▸ Task goal:
In the equity transfer agreement below, transcribe the passage from "Account name: Feng" up to and including "procedures are cancelled.".

▸ Text to read:
Whereas, in order to further promote the equity transfer and clarify the rights and obligations of parties, the parties agree as follows:
1. This equity transfer
1.1 Party C agrees to transfer 100% of Party B's holding to Party D at the price of RMB 10,000,000. Party B agrees to transfer the subject equity according to the price and conditions.
1.2 The parties agree that the transfer price should be paid to Party A in full, and Party D should pay the transfer price to Party A's account at one time within 30 days after signing this agreement, and before going through the registration procedures for the industrial and commercial change of equity transfer.
Account name: Feng Xxx Xxxx Xin (Beijing) Financial
Consulting Co., Limited
Account number: XXXXXXXXXXXXXXXXX
Bank of Account: Bank of Beijing Hepingli Sub-branch
1.3 Party B and Party C shall cooperate to terminate all rights and obligations in the VIE agreement within 30 days after the signing of this agreement. And before or at the same time as the industrial and commercial change registration procedures for this equity transfer, Party C's equity pledge is released, and the pledged industrial and commercial change registration procedures are cancelled.

▸ Given data:
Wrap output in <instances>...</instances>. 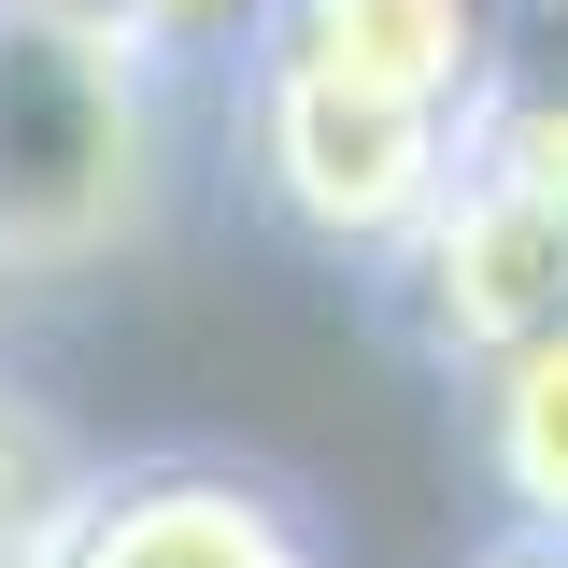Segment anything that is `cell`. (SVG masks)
<instances>
[{"mask_svg":"<svg viewBox=\"0 0 568 568\" xmlns=\"http://www.w3.org/2000/svg\"><path fill=\"white\" fill-rule=\"evenodd\" d=\"M455 200L568 242V0H511V58L455 142Z\"/></svg>","mask_w":568,"mask_h":568,"instance_id":"8992f818","label":"cell"},{"mask_svg":"<svg viewBox=\"0 0 568 568\" xmlns=\"http://www.w3.org/2000/svg\"><path fill=\"white\" fill-rule=\"evenodd\" d=\"M85 440L58 426V398L0 355V568H43V540H58V511L85 497Z\"/></svg>","mask_w":568,"mask_h":568,"instance_id":"52a82bcc","label":"cell"},{"mask_svg":"<svg viewBox=\"0 0 568 568\" xmlns=\"http://www.w3.org/2000/svg\"><path fill=\"white\" fill-rule=\"evenodd\" d=\"M455 398V455L484 497V540H568V327L484 355Z\"/></svg>","mask_w":568,"mask_h":568,"instance_id":"5b68a950","label":"cell"},{"mask_svg":"<svg viewBox=\"0 0 568 568\" xmlns=\"http://www.w3.org/2000/svg\"><path fill=\"white\" fill-rule=\"evenodd\" d=\"M242 58L298 71V85H342L369 114L469 129L497 58H511V0H271V29H256Z\"/></svg>","mask_w":568,"mask_h":568,"instance_id":"277c9868","label":"cell"},{"mask_svg":"<svg viewBox=\"0 0 568 568\" xmlns=\"http://www.w3.org/2000/svg\"><path fill=\"white\" fill-rule=\"evenodd\" d=\"M43 568H355V555L298 469L242 455V440H142V455L85 469Z\"/></svg>","mask_w":568,"mask_h":568,"instance_id":"3957f363","label":"cell"},{"mask_svg":"<svg viewBox=\"0 0 568 568\" xmlns=\"http://www.w3.org/2000/svg\"><path fill=\"white\" fill-rule=\"evenodd\" d=\"M58 14H100V29H129L142 58H156V71H185L200 100L242 71V43L271 29V0H58Z\"/></svg>","mask_w":568,"mask_h":568,"instance_id":"ba28073f","label":"cell"},{"mask_svg":"<svg viewBox=\"0 0 568 568\" xmlns=\"http://www.w3.org/2000/svg\"><path fill=\"white\" fill-rule=\"evenodd\" d=\"M455 568H568V540H469Z\"/></svg>","mask_w":568,"mask_h":568,"instance_id":"9c48e42d","label":"cell"},{"mask_svg":"<svg viewBox=\"0 0 568 568\" xmlns=\"http://www.w3.org/2000/svg\"><path fill=\"white\" fill-rule=\"evenodd\" d=\"M213 142H227V185L242 213L298 242L313 271L384 284L426 242V213L455 200V142L469 129H426V114H369L342 85H298V71H227L213 85Z\"/></svg>","mask_w":568,"mask_h":568,"instance_id":"7a4b0ae2","label":"cell"},{"mask_svg":"<svg viewBox=\"0 0 568 568\" xmlns=\"http://www.w3.org/2000/svg\"><path fill=\"white\" fill-rule=\"evenodd\" d=\"M200 85L156 71L129 29L0 0V298H71L129 271L185 200Z\"/></svg>","mask_w":568,"mask_h":568,"instance_id":"6da1fadb","label":"cell"}]
</instances>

▸ Finished exercise:
Account name: Feng Xxx Xxxx Xin (Beijing) Financial
Consulting Co., Limited
Account number: XXXXXXXXXXXXXXXXX
Bank of Account: Bank of Beijing Hepingli Sub-branch
1.3 Party B and Party C shall cooperate to terminate all rights and obligations in the VIE agreement within 30 days after the signing of this agreement. And before or at the same time as the industrial and commercial change registration procedures for this equity transfer, Party C's equity pledge is released, and the pledged industrial and commercial change registration procedures are cancelled.